Kościński: to był pożar, a my byliśmy strażakami
Recesja zaczyna się nie wtedy, kiedy ludzie nie mają pieniędzy, ale gdy myślą, że nie będą ich mieć. Kiedy zaczynają sądzić, że nadchodzi koniec świata. Rząd szybkimi działaniami przekonał Polaków na początku pandemii, że końca świata nie będzie - mówi „Sieci” minister finansów Tadeusz Kościński
Minister Finansów, Funduszy i Polityki Regionalnej, pytany w poniedziałkowym wydaniu tygodnika „Sieci” jaki efekt dla gospodarki mogłyby mieć kolejne restrykcje, np. wczesną jesienią wskazał, że jeśli młodzi się nie zaszczepią i np. jednocześnie zachoruje wielu informatyków, możemy mieć poważne problemy.
Może się też okazać, że kolejna fala dotknie głównie mniejsze miejscowości, jeśli tam poziom szczepień będzie znacząco niższy - powiedział tygodnikowi Kościński.
Pytany, czy byłoby nas stać na kolejne lockdowny, tarcze antykryzysowe, Kościński stwierdził, że budżet jest w bardzo dobrym stanie.
Obecnie mamy ok. 148 mld zł na rachunku, potrzeby pożyczkowe Polski już teraz zostały zrealizowane na poziomie blisko 75 proc. zapotrzebowania rocznego. Przychody też są na rekordowym poziomie - wymienił w rozmowie z tygodnikiem.

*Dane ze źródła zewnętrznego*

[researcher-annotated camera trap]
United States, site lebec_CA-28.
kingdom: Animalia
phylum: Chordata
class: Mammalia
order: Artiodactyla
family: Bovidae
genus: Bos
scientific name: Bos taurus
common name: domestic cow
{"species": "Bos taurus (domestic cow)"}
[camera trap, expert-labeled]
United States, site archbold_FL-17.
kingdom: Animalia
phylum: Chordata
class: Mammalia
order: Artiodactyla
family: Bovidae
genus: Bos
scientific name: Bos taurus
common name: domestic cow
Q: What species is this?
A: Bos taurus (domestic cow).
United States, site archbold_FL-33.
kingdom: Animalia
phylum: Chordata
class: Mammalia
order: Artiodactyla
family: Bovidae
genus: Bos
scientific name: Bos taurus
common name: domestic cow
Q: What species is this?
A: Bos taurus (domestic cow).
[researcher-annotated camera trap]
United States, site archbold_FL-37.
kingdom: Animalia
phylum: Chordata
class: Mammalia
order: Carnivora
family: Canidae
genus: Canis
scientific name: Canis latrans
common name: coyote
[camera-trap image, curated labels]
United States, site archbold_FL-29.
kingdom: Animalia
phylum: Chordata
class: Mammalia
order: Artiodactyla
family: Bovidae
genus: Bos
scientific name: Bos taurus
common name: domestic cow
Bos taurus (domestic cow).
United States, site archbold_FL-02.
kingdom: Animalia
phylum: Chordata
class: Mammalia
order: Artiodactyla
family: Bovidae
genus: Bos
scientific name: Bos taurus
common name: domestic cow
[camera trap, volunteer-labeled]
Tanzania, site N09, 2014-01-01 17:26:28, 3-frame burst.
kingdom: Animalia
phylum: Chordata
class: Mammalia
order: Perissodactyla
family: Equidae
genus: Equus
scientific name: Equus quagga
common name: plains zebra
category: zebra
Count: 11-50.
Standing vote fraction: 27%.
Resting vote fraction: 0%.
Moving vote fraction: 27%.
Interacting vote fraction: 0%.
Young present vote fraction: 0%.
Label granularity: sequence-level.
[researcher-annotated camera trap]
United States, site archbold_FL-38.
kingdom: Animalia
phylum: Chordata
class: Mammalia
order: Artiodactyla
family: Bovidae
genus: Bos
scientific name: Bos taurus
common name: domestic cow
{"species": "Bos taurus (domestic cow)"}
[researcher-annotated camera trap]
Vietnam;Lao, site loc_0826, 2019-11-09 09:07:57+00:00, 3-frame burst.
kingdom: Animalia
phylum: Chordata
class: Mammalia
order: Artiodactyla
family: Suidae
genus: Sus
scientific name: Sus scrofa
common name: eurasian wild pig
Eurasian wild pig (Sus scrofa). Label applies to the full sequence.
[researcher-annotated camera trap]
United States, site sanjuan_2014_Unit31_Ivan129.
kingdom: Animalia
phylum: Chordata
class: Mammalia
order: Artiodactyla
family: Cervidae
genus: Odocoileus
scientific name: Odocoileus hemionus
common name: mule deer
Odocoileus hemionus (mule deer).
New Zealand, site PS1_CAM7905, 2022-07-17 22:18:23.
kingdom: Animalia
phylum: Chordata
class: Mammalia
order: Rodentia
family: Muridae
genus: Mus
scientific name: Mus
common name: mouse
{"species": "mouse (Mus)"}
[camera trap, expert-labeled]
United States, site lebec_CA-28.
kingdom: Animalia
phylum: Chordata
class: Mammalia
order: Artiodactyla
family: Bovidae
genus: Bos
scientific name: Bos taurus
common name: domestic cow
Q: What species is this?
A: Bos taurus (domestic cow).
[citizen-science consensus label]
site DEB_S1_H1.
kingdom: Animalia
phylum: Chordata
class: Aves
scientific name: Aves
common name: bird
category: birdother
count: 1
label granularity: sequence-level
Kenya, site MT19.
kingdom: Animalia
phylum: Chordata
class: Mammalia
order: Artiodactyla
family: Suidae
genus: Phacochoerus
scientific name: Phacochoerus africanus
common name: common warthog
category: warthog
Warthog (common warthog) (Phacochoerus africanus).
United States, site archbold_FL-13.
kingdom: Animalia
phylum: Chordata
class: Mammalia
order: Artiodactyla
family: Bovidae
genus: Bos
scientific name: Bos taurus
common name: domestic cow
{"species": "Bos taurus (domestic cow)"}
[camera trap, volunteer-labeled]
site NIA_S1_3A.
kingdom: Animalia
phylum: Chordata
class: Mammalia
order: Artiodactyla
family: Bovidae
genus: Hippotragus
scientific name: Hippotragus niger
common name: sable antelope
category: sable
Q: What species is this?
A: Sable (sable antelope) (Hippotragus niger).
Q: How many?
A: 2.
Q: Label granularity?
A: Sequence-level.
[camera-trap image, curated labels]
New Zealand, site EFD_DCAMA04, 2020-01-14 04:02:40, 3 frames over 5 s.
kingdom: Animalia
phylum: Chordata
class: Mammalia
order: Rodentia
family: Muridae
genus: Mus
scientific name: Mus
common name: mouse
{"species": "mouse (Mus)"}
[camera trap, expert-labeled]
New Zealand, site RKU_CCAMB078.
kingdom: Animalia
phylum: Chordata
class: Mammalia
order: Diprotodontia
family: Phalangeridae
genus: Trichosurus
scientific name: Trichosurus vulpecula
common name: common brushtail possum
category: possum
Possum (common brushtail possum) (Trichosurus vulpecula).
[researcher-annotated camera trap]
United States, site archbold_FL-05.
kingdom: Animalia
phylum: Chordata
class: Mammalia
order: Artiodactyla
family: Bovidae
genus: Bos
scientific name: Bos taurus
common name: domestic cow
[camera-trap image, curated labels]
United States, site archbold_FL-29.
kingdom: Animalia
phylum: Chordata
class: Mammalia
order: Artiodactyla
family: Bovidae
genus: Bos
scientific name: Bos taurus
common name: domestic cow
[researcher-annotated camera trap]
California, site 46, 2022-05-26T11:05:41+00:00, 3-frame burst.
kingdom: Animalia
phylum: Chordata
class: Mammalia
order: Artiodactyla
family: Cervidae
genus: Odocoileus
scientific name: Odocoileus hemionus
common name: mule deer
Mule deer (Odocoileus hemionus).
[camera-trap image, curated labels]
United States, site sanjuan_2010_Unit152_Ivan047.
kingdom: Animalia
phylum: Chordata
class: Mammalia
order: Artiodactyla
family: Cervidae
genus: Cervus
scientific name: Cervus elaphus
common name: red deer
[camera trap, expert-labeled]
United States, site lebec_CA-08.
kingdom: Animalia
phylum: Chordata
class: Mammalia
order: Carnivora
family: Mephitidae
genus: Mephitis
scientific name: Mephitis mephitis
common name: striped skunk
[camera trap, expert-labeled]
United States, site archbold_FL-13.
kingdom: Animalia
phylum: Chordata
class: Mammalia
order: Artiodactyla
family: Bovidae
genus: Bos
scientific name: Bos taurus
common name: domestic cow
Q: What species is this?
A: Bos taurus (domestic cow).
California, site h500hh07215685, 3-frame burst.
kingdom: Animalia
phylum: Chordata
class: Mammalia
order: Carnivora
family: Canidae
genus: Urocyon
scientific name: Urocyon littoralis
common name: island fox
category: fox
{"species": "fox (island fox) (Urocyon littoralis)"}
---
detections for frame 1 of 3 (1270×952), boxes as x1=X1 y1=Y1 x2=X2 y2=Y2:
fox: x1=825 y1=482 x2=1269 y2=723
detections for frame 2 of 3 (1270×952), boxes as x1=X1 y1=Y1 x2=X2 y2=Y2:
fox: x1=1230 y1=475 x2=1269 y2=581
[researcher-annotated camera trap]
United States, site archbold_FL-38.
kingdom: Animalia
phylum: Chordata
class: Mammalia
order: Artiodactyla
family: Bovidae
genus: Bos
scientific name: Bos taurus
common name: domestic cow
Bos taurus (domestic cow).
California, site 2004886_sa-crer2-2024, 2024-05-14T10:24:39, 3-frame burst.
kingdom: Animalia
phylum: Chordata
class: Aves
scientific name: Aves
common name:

Dodał, że pod tym względem „dalibyśmy radę, ale szkoda byłoby wielu polskich firm, które kolejny raz musiałby walczyć o przetrwanie” - ocenił. Jak powiedział „Sieci”, mniejsze byłoby też odbicie gospodarcze.
Kościński wskazał w rozmowie z tygodnikiem, że spirala recesji zaczyna się nie wtedy, kiedy ludzie nie mają pieniędzy, ale gdy myślą, że nie będą ich mieć. „Kiedy zaczynają sądzić, że nadchodzi koniec świata. Rząd szybkimi działaniami przekonał Polaków, że żadnego końca świata nie będzie, że damy radę” - zaznaczył minister finansów.
Kościński zwrócił uwagę, że w sumie na pakiety pomocowe wydano ok. 214 mld zł, „już po wliczeniu zapowiedzianego ostatnio przez premiera zwolnienia z podatku dochodowego kwot umorzonych przedsiębiorcom przy rozliczaniu tarcz antykryzysowych”.
Minister pytany przez tygodnik, o ile wzrósł polski dług, odpowiedział: „skupianie się na wzroście zadłużenia w okresie pandemii przypomina dopytywanie strażaków, czy gasząc groźny, mogący się rozprzestrzenić na całe miasto pożar, nie zużyli aby za dużo wody”. „Byliśmy takimi strażakami i zdawaliśmy sobie sprawę z tego, co się stanie, jeśli ognia nie zdusimy” - dodał.
Kościński liczy, jak powiedział „Sieci:, że „już w 2024 r. nasz roczny deficyt będzie poniżej 3 proc. PKB”. „Najważniejsze, że polskie firmy przetrwały, że mamy narzędzia, by ruszyć mocno do przodu” - zaznaczył w rozmowie z tygodnikiem minister finansów.